Abbaye de Chancelade

Pas plus tard qu'hier,

on a visionné deux films de toute beauté, dont à propos desquels je recommande vivement, même qu'ils sont tous les deux de 2007, mais on l'a pas fait exprès.

Un très inquiétant d'abord, surtout avec çui-là, là, Viggo Mortensen, qui fait peur rien qu'à mettre ses lunettes noires.
























Crédit photo : trouvé sur http://chezpapito.over-blog.com/article-13696578.html

Il y est question de Londres, de la mafia russe, et d'une sage-femme qui veut savoir qui était l'adolescente morte dans son service, en accouchant d'une petite fille...
C'est vraiment un très bon moment, dû à David Cronenberg (en ce moment à l'affiche avec "a dangerous method").
Interdit aux - de 12 ans, ça saigne pour de bon, des fois...



http://www.allocine.fr/film/fichefilm_gen_cfilm=110222.html


Ensuite, changement de style, de pays, on part là où chavirent les coeurs et les paquebots de luxe.
Sur Allociné, ils disent ça mieux que moi, et j'ai la flemme, même le copier-coller me coûte.

Synopsis et détails "Accio, La Teigne, crée le désespoir de ses parents. Il est farouche, polémique, bagarreur et a les nerfs à fleur de peau. Il agit par instinct, vivant chaque bataille comme une guerre. Son frère Manrico est beau, charismatique, aimé de tous, mais tout aussi dangereux...


Dans la province italienne des années 60 et 70, les deux jeunes hommes se battent sur deux fronts politiques opposés, ils aiment la même femme, Francesca, et traversent, dans une confrontation sans fin, une période de leur vie faite de fugues, de retours, d'échanges de coups et de grandes passions.

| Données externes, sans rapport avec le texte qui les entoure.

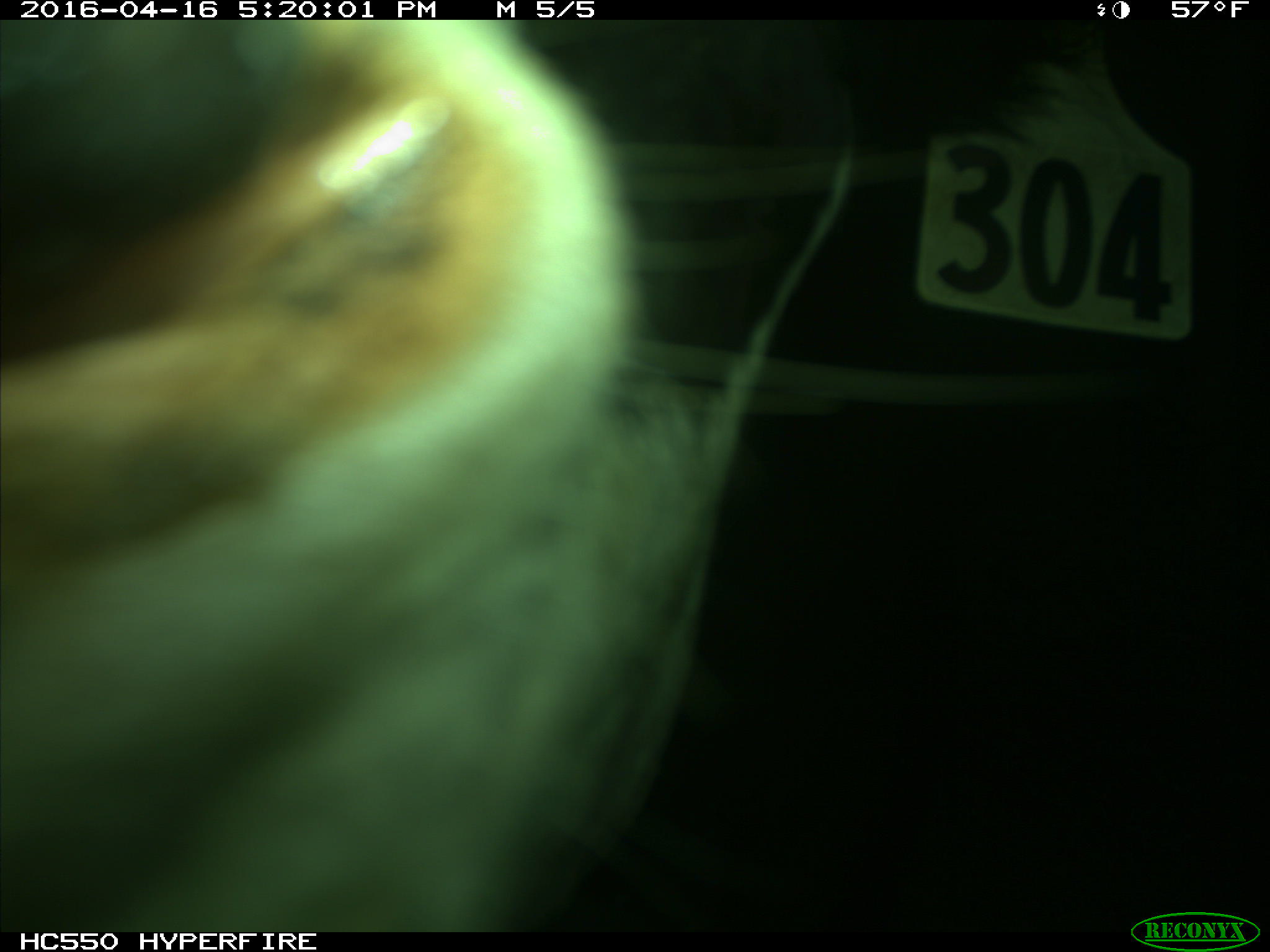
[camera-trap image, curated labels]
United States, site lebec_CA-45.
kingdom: Animalia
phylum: Chordata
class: Mammalia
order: Artiodactyla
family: Bovidae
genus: Bos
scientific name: Bos taurus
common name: domestic cow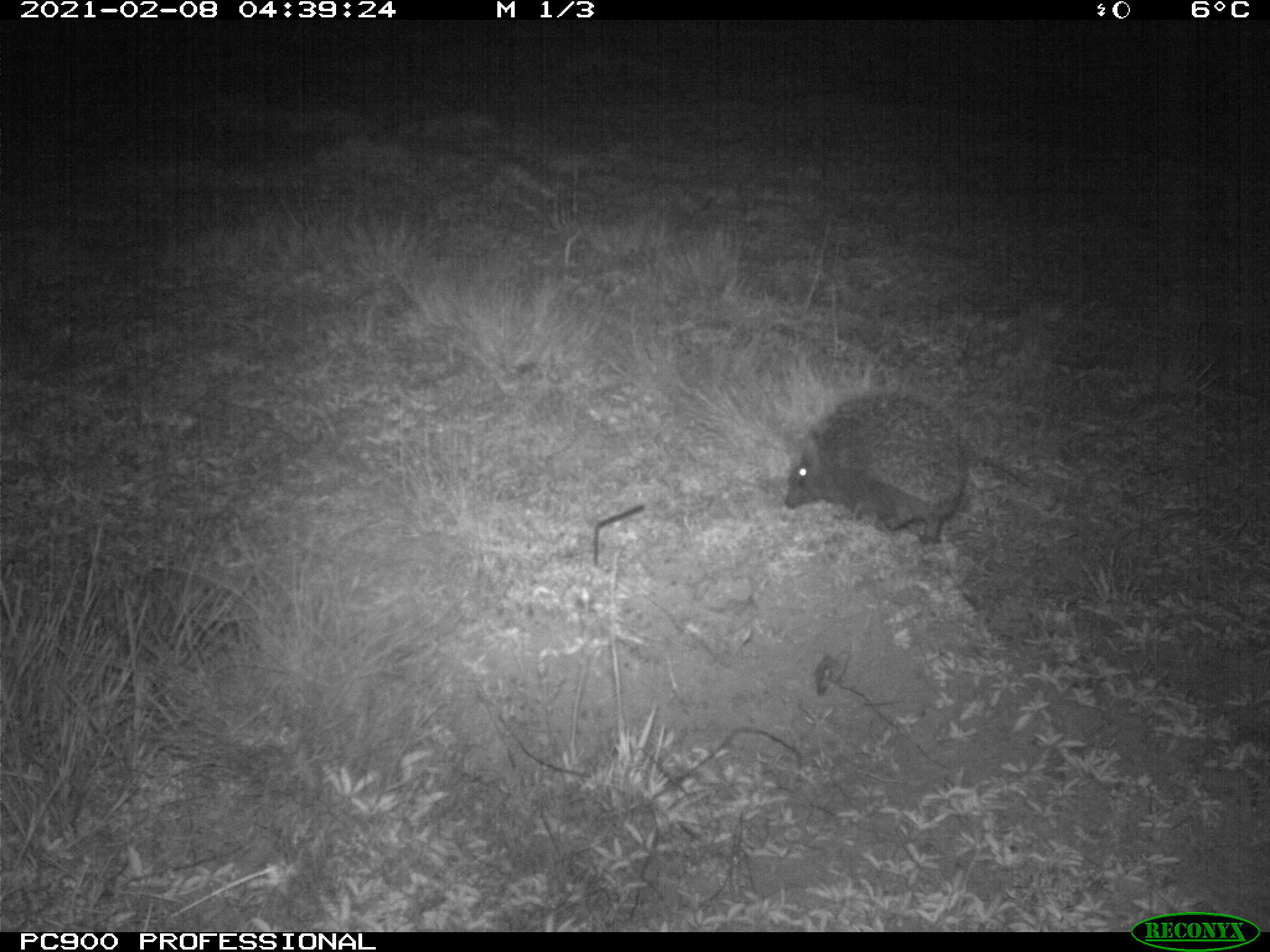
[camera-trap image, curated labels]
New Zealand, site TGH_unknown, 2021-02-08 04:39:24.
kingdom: Animalia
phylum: Chordata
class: Mammalia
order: Eulipotyphla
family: Erinaceidae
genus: Erinaceus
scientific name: Erinaceus europaeus europaeus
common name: european hedgehog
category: hedgehog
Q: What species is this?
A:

C'est l'histoire de leur parcours pendant 15 ans d'une histoire italienne. Accio et Manrico, deux frères très différents, mais peut-être pas tant que ça..."

J'irais jusqu'à dire que c'est un très bon film, quant à moi. Très sensible, avec un background d'arrière-plan sociétal très crédible.
Et la petite amoureuse des deux frangins, jouée par Diane Fleri, est délicieuse de vraie-fausse naïveté.



De Daniele Luchetti,
inspiré du roman "Il fasciocomunista d'Antonio Pennacchi" (2003).

Là où il n'y a pas de justice, c'est que celui-ci n'avait attiré à l'époque "que" 150 000 spectateurs (ce qui est très bien), mais Cronenberg réalisait 800 000 entrées... Pour moi, ce sont deux films d'un égal grand intérêt... 

Euphorisme n°838

Si vous avez la chance de, sans cesse, vous renouveler, surtout ne changez rien !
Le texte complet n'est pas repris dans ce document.